### AIM OF THE EXERCISE
Format each line of the data below as a Markdown table with the columns Row and Text, numbering the rows and skipping blank lines. Omit the pictures from your table.

### INPUT DATA
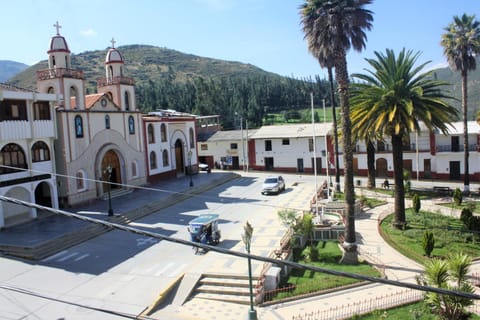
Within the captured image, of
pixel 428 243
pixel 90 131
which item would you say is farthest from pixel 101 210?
pixel 428 243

### FINISHED EXERCISE
| Row | Text |
|---|---|
| 1 | Within the captured image, of |
| 2 | pixel 428 243 |
| 3 | pixel 90 131 |
| 4 | which item would you say is farthest from pixel 101 210? |
| 5 | pixel 428 243 |